Problem requirements
Within the entries below, find each line containing the word "United" and copy it.

[Records supplied — start]

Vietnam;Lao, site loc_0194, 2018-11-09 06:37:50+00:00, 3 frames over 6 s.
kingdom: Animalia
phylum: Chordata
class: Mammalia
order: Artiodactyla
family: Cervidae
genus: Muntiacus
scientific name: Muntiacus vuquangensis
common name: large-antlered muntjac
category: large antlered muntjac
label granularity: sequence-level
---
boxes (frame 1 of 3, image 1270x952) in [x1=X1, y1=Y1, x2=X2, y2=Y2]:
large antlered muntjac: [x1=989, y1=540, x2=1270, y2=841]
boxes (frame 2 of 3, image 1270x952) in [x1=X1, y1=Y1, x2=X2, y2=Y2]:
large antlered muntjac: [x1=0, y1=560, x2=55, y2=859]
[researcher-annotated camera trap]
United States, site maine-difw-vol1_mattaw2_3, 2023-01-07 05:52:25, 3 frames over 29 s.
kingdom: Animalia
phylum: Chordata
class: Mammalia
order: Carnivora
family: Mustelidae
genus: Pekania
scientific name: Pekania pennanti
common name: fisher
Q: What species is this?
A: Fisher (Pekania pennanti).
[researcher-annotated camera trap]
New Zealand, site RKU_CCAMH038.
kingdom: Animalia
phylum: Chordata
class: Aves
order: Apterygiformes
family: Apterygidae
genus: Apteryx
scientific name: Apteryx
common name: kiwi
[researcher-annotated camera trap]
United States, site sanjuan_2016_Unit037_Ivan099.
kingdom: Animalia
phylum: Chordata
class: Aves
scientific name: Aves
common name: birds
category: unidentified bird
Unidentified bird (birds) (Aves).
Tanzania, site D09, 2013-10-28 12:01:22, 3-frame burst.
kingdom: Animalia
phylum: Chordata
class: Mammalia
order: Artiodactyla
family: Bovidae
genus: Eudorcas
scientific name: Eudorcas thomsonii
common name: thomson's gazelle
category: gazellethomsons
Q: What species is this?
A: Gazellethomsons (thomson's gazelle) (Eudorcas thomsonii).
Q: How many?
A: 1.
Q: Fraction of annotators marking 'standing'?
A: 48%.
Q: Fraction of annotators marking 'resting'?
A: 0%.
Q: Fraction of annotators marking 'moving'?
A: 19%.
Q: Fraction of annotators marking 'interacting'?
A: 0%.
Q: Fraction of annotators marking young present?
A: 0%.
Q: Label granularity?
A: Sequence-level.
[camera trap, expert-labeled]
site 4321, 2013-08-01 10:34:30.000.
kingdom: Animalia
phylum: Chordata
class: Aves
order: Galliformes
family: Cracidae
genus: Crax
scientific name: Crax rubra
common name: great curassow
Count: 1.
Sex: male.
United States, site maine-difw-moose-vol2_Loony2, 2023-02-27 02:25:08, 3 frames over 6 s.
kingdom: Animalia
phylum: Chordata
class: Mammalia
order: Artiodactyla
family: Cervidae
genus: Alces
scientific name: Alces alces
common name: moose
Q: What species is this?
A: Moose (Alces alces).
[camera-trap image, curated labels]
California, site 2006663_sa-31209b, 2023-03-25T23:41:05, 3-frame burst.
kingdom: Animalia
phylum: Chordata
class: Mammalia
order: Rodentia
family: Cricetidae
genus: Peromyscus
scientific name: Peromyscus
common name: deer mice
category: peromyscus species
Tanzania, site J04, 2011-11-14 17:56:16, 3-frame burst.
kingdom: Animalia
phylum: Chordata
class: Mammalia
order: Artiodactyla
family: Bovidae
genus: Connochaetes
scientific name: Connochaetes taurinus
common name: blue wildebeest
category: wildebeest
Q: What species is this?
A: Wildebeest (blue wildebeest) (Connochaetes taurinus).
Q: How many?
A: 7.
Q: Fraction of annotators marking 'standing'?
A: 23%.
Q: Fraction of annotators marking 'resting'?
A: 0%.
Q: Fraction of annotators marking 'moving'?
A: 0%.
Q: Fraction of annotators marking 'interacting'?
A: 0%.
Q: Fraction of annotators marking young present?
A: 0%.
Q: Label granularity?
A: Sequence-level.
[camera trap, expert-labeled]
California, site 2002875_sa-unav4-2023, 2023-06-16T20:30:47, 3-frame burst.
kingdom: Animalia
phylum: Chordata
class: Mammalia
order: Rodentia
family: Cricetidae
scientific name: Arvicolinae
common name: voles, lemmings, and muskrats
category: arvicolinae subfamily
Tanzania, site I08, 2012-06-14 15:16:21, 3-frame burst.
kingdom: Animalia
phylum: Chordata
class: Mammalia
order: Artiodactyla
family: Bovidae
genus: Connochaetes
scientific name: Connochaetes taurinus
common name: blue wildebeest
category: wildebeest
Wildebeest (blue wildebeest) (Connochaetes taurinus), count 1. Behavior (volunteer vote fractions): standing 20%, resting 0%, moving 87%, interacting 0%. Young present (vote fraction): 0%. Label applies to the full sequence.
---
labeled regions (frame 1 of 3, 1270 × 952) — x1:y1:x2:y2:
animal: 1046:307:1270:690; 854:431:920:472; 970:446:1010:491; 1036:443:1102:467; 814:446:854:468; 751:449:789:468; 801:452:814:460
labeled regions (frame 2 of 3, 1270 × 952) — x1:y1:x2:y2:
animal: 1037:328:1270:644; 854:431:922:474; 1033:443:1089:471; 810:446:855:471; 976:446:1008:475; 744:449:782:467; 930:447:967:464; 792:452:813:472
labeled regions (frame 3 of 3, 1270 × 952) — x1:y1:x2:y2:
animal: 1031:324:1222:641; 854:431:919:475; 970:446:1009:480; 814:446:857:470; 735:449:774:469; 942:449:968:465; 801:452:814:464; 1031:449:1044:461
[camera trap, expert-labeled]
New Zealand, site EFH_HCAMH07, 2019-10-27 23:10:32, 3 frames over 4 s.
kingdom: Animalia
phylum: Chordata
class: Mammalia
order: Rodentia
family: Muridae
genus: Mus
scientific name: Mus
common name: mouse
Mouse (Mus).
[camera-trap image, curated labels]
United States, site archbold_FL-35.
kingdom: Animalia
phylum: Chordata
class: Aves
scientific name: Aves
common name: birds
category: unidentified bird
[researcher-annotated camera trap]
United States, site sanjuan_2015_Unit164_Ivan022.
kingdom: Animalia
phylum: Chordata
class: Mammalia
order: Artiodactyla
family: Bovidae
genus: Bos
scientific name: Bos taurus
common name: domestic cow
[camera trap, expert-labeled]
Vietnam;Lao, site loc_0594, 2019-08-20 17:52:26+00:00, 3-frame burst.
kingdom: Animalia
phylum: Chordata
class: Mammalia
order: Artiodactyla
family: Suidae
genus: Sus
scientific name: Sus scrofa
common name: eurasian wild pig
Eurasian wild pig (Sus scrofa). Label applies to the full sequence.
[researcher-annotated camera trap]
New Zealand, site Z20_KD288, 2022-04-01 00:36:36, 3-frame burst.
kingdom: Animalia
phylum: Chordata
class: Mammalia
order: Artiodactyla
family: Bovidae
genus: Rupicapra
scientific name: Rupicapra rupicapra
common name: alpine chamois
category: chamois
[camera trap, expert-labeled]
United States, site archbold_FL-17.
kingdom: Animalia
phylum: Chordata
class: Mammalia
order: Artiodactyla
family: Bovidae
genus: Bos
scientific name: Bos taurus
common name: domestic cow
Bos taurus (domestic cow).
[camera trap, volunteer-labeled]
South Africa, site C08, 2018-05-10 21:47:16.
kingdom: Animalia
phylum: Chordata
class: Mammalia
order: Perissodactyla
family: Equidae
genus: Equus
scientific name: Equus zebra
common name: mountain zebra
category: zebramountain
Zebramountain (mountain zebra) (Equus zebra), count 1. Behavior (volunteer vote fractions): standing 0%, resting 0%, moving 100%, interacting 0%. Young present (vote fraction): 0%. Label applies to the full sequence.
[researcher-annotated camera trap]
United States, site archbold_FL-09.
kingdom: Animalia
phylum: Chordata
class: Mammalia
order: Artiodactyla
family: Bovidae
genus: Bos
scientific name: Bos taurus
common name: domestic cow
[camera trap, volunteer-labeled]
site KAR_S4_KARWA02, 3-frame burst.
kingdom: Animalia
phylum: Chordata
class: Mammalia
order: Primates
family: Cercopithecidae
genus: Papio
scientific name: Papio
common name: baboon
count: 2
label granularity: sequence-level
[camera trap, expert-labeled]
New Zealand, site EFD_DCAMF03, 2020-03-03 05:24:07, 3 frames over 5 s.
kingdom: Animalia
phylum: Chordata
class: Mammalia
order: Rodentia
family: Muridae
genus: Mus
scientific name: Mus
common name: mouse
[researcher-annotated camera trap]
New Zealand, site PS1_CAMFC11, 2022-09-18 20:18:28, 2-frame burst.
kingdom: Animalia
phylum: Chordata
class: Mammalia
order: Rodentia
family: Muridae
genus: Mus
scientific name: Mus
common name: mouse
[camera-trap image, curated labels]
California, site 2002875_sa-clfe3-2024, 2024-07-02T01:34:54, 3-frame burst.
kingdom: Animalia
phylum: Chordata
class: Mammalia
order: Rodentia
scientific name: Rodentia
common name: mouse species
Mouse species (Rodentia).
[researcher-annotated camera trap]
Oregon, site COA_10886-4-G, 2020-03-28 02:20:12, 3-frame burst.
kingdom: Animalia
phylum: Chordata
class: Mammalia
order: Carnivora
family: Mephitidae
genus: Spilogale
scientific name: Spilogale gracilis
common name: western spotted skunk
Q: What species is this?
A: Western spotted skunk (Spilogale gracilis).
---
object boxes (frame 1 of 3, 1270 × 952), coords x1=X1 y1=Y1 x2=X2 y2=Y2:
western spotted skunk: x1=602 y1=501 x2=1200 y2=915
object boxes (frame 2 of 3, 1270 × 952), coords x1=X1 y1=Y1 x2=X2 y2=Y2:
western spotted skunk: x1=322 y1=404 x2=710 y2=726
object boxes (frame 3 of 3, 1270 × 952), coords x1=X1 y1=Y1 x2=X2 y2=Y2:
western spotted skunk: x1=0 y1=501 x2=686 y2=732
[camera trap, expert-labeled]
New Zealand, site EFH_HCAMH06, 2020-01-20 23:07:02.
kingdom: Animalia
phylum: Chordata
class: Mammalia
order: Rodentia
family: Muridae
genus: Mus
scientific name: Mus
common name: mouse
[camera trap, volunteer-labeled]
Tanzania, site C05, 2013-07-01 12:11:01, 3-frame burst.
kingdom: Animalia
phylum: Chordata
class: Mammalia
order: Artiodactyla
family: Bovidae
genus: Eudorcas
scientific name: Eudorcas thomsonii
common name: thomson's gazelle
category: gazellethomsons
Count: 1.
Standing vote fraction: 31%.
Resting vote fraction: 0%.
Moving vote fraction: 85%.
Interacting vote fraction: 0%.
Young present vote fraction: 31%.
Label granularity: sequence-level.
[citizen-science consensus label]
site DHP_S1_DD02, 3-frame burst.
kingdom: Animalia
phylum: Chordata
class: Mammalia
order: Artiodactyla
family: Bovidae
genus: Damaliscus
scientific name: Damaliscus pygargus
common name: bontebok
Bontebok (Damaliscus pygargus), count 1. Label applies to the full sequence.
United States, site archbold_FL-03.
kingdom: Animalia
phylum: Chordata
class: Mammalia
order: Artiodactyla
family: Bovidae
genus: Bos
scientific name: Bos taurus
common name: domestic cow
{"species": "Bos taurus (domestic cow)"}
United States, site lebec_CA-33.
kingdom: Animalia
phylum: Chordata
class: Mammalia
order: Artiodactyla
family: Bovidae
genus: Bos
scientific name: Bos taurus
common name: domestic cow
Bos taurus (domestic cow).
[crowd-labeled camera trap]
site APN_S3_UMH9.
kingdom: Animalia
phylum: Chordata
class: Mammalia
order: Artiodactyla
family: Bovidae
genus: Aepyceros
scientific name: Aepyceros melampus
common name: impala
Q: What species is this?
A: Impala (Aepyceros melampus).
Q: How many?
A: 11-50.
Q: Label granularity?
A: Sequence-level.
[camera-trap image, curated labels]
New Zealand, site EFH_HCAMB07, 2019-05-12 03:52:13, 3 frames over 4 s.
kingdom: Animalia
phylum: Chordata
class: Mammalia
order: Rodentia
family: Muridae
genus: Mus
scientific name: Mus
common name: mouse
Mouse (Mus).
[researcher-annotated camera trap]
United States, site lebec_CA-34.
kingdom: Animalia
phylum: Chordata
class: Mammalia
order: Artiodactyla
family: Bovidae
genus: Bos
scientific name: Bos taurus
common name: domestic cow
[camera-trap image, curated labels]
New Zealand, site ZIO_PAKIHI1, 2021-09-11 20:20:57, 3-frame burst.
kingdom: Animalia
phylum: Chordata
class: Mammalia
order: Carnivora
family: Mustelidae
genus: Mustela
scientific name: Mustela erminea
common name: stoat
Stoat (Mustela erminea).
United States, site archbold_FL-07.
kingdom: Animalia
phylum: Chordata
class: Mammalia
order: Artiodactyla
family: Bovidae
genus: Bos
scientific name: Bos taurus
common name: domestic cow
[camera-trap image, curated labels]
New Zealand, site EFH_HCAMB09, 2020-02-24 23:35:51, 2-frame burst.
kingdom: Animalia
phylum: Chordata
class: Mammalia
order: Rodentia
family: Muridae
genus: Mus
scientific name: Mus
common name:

[Records supplied — finish]

Response
United States, site maine-difw-vol1_mattaw2_3, 2023-01-07 05:52:25, 3 frames over 29 s.
United States, site sanjuan_2016_Unit037_Ivan099.
United States, site maine-difw-moose-vol2_Loony2, 2023-02-27 02:25:08, 3 frames over 6 s.
United States, site archbold_FL-35.
United States, site sanjuan_2015_Unit164_Ivan022.
United States, site archbold_FL-17.
United States, site archbold_FL-09.
United States, site archbold_FL-03.
United States, site lebec_CA-33.
United States, site lebec_CA-34.
United States, site archbold_FL-07.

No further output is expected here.